:: Materials provided ::

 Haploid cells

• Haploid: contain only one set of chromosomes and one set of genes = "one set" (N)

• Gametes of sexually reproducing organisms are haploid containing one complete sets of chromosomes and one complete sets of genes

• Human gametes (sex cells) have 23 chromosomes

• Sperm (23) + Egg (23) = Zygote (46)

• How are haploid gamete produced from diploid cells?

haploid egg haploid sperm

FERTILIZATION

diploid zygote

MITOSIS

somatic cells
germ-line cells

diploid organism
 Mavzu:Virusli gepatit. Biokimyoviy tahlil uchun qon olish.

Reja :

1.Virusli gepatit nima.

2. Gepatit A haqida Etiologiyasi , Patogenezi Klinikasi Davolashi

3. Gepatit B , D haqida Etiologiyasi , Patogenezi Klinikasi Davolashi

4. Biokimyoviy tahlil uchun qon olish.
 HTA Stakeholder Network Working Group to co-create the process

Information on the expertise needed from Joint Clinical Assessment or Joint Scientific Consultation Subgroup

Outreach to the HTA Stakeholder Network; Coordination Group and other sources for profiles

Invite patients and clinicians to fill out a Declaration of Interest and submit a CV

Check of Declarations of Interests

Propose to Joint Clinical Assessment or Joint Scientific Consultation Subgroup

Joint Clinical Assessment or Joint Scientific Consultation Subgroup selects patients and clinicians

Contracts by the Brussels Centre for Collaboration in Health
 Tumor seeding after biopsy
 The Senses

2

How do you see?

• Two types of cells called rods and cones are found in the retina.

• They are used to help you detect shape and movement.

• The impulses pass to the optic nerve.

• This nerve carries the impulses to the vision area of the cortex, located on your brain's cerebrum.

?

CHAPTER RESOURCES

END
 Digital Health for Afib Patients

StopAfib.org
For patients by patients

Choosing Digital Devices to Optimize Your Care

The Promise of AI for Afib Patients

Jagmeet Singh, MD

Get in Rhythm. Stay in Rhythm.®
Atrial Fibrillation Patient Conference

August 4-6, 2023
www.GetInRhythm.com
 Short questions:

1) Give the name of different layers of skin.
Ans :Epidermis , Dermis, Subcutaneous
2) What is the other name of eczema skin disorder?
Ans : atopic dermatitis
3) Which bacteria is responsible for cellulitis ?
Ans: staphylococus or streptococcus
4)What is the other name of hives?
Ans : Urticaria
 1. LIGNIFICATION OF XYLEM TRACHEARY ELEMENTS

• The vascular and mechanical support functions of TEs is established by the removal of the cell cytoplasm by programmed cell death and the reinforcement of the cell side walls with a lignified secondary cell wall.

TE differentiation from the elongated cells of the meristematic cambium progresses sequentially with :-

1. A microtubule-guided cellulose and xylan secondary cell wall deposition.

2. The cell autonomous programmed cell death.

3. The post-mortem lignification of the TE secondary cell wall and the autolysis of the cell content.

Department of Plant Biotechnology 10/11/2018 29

:: What is being asked ::
A complete, exact copy of the entries above is what is wanted.

:: Result for this task ::
 Haploid cells

• Haploid: contain only one set of chromosomes and one set of genes = "one set" (N)

• Gametes of sexually reproducing organisms are haploid containing one complete sets of chromosomes and one complete sets of genes

• Human gametes (sex cells) have 23 chromosomes

• Sperm (23) + Egg (23) = Zygote (46)

• How are haploid gamete produced from diploid cells?

haploid egg haploid sperm

FERTILIZATION

diploid zygote

MITOSIS

somatic cells
germ-line cells

diploid organism
 Mavzu:Virusli gepatit. Biokimyoviy tahlil uchun qon olish.

Reja :

1.Virusli gepatit nima.

2. Gepatit A haqida Etiologiyasi , Patogenezi Klinikasi Davolashi

3. Gepatit B , D haqida Etiologiyasi , Patogenezi Klinikasi Davolashi

4. Biokimyoviy tahlil uchun qon olish.
 HTA Stakeholder Network Working Group to co-create the process

Information on the expertise needed from Joint Clinical Assessment or Joint Scientific Consultation Subgroup

Outreach to the HTA Stakeholder Network; Coordination Group and other sources for profiles

Invite patients and clinicians to fill out a Declaration of Interest and submit a CV

Check of Declarations of Interests

Propose to Joint Clinical Assessment or Joint Scientific Consultation Subgroup

Joint Clinical Assessment or Joint Scientific Consultation Subgroup selects patients and clinicians

Contracts by the Brussels Centre for Collaboration in Health
 Tumor seeding after biopsy
 The Senses

2

How do you see?

• Two types of cells called rods and cones are found in the retina.

• They are used to help you detect shape and movement.

• The impulses pass to the optic nerve.

• This nerve carries the impulses to the vision area of the cortex, located on your brain's cerebrum.

?

CHAPTER RESOURCES

END
 Digital Health for Afib Patients

StopAfib.org
For patients by patients

Choosing Digital Devices to Optimize Your Care

The Promise of AI for Afib Patients

Jagmeet Singh, MD

Get in Rhythm. Stay in Rhythm.®
Atrial Fibrillation Patient Conference

August 4-6, 2023
www.GetInRhythm.com
 Short questions:

1) Give the name of different layers of skin.
Ans :Epidermis , Dermis, Subcutaneous
2) What is the other name of eczema skin disorder?
Ans : atopic dermatitis
3) Which bacteria is responsible for cellulitis ?
Ans: staphylococus or streptococcus
4)What is the other name of hives?
Ans : Urticaria
 1. LIGNIFICATION OF XYLEM TRACHEARY ELEMENTS

• The vascular and mechanical support functions of TEs is established by the removal of the cell cytoplasm by programmed cell death and the reinforcement of the cell side walls with a lignified secondary cell wall.

TE differentiation from the elongated cells of the meristematic cambium progresses sequentially with :-

1. A microtubule-guided cellulose and xylan secondary cell wall deposition.

2. The cell autonomous programmed cell death.

3. The post-mortem lignification of the TE secondary cell wall and the autolysis of the cell content.

Department of Plant Biotechnology 10/11/2018 29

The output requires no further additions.